Eine Kränkung ist ein Angriff auf das innerste Ich
Reinhard Haller weiß: „Die destruktive Macht trifft auf sensible psychische Stellen, reißt innere Wunden auf, verletzt den Gerechtigkeitssinn und ruft beim Kränkungsoper Enttäuschung, Ohnmachtsgefühl und Wut hervor.“ Psychodynamisch handelt es sich bei Kränkungen immer um fehlende Positivresonanz, um Liebesentzug und Angriff auf das innerste Ich. Dagegen wehrt sich der Gekränkte mit allen Mitteln, er sinnt auf Rache an der Person, die ihn gekränkt hat, im Extremfall auf deren Vernichtung – das ist dann Hass.

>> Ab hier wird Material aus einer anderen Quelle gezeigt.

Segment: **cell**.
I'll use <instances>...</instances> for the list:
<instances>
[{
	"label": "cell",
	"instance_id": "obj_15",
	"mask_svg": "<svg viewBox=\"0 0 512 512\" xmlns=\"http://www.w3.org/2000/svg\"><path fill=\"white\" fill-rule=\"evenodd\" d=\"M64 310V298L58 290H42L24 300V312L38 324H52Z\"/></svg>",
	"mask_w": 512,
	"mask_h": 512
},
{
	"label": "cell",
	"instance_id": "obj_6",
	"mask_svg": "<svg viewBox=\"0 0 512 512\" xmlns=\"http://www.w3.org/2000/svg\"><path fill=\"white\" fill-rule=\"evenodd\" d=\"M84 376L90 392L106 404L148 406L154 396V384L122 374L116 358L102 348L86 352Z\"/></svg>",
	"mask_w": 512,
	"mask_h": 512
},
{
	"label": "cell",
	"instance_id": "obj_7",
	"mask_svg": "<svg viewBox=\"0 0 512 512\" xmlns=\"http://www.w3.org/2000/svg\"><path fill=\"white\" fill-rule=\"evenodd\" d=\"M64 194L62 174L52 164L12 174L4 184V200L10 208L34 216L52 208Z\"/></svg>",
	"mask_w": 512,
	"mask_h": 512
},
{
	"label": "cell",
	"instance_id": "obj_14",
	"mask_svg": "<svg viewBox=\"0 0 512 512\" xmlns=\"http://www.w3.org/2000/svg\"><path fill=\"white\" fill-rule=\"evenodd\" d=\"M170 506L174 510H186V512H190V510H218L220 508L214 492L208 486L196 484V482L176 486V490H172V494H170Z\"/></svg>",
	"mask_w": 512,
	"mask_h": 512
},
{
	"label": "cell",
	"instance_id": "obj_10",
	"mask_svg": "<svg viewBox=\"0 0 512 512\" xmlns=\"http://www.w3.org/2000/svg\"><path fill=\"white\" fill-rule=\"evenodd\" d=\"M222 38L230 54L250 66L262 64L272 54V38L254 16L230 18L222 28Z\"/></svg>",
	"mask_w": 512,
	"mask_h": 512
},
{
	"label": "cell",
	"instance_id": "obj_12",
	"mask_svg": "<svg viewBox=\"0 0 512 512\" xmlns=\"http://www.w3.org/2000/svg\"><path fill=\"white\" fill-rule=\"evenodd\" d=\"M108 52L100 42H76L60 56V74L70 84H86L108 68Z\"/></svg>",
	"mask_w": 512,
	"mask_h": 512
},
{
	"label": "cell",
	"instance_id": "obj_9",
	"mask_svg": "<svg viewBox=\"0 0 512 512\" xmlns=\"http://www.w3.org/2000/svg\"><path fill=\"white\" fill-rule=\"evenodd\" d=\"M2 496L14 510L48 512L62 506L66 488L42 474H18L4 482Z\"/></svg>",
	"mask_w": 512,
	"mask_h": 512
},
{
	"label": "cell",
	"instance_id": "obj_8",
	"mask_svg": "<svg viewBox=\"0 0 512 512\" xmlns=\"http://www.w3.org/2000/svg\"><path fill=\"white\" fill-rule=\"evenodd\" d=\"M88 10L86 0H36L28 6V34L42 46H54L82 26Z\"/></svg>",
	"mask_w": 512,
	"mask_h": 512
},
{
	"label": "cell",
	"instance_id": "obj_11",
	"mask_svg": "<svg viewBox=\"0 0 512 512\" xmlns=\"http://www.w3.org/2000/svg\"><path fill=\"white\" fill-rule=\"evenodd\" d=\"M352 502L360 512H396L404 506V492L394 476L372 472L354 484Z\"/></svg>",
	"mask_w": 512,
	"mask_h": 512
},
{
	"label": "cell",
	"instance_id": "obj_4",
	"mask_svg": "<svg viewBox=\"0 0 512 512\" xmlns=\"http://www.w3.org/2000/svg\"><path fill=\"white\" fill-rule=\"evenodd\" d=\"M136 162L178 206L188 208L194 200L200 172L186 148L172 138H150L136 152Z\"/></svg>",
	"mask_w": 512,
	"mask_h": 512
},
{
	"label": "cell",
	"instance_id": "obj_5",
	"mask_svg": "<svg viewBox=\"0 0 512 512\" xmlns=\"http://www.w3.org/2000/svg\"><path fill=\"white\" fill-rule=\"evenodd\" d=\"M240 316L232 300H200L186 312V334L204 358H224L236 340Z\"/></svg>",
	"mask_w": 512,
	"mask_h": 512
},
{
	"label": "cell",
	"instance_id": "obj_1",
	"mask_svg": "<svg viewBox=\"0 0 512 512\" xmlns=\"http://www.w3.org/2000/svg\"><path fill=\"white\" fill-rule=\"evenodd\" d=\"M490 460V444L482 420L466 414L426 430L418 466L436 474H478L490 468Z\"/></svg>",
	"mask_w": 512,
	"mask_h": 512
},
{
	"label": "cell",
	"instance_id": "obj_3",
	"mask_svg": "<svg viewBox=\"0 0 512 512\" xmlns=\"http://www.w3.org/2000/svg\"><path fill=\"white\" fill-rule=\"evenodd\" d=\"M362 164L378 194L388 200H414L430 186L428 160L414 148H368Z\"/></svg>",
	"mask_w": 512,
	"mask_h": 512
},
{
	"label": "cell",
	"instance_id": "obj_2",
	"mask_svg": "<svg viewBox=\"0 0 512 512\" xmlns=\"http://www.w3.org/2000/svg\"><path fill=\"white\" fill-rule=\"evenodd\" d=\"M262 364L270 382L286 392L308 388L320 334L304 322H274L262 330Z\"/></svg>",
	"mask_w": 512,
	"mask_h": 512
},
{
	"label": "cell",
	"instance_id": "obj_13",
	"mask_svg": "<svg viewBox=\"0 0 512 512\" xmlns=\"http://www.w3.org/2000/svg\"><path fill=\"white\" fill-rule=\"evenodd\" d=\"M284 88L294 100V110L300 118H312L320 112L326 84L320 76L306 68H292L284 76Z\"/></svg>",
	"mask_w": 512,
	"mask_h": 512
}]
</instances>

Der Hass entwickelt sich bei Kränkungen in einer „Frustrations-Kränkungs-Spirale“, die aus dem Zusammenspiel von Selbstwert und Entwertung durch Kränkung resultiert. Reinhard Haller erklärt: „Diese Entwertung ist mit Verunsicherung, Zweifel, Scham und Angst verbunden, auch mit Schuldgefühlen, gegen die der Gekränkte Widerstand leistet.“ Der Hass ist eine Art Kränkungsabwehrreaktion, mit der man sich selbst schützt und den übermächtig gewordenen Verursacher bekämpft.

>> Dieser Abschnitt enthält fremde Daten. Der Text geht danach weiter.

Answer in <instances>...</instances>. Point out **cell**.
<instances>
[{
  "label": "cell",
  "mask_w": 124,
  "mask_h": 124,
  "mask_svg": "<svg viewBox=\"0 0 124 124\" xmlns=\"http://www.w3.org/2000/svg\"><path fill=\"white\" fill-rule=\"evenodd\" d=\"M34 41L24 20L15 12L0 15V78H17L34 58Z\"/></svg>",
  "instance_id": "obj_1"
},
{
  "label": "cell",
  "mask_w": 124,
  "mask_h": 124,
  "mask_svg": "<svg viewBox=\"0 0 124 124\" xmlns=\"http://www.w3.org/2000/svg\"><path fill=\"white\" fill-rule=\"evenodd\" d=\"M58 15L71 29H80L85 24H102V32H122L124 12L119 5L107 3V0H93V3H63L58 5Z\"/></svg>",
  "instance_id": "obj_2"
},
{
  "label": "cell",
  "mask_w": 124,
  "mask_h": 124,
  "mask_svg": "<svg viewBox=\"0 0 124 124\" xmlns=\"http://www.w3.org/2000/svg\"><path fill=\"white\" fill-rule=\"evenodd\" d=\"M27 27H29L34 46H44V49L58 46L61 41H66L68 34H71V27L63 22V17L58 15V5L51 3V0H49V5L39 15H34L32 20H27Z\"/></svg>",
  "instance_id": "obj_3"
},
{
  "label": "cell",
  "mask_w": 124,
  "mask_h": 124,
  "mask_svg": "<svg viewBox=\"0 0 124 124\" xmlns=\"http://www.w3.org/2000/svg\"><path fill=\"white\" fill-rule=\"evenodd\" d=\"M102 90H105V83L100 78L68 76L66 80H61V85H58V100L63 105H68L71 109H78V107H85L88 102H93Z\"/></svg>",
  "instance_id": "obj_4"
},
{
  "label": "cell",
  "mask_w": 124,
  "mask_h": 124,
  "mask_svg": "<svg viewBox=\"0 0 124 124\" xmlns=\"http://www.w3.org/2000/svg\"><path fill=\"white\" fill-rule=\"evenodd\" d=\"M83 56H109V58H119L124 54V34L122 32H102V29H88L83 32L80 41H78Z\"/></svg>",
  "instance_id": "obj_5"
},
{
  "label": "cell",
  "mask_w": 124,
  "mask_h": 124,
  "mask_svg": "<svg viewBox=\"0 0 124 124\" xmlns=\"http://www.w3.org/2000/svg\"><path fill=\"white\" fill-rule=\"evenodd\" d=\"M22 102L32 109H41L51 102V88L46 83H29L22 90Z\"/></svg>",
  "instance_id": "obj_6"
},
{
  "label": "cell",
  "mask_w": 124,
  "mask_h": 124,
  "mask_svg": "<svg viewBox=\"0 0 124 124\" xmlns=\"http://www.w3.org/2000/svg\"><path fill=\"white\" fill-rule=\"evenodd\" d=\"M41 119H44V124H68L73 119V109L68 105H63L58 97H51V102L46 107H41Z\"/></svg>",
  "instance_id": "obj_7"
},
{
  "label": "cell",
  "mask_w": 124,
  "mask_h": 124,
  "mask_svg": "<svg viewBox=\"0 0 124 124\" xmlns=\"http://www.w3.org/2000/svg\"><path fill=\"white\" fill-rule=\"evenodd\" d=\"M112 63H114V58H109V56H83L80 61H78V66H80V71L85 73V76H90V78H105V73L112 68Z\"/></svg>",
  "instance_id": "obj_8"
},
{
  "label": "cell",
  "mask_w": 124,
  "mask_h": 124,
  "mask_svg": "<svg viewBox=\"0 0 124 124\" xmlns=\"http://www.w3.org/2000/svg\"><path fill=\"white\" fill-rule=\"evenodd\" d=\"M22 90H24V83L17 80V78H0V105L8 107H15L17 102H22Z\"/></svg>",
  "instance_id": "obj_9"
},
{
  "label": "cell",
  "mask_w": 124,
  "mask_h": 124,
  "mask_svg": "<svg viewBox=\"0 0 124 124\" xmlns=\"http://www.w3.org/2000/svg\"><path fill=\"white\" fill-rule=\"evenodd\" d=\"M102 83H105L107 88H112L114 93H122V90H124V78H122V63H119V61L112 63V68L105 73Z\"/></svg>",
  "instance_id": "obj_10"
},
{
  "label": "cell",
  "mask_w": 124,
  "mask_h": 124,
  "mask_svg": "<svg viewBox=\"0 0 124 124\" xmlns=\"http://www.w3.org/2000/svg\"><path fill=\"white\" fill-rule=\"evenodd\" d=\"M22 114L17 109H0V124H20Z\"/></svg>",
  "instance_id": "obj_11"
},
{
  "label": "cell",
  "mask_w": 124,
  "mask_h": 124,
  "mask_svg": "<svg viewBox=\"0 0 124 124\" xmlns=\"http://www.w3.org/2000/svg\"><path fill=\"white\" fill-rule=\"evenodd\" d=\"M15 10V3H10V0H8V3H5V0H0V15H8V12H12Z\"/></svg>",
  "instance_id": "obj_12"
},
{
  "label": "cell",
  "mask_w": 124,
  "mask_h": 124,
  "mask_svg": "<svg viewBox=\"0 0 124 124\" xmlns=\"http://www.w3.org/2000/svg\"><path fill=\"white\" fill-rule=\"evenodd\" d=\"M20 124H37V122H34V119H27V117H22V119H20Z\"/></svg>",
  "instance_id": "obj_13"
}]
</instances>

Kränkungen verwandeln Liebe in Hass
Da der Hass alle anderen Gefühle übertönt, ist er bei der Überdeckung und Überwindung zunächst erfolgreich. Der Hass ist, wie dies Reinhard Haller schon öfter betont hat, ein primitives Gefühl, das über differenzierte Emotionen wie Kränken und Gekränktsein gleichsam hinwegfährt. Kommt Hass zum Einsatz, werden Traumatisierungen oder weniger verletzend und Kränkungen als nicht so schmerzhaft erlebt. Das destruktive Potenzial von Kränkungen ist enorm.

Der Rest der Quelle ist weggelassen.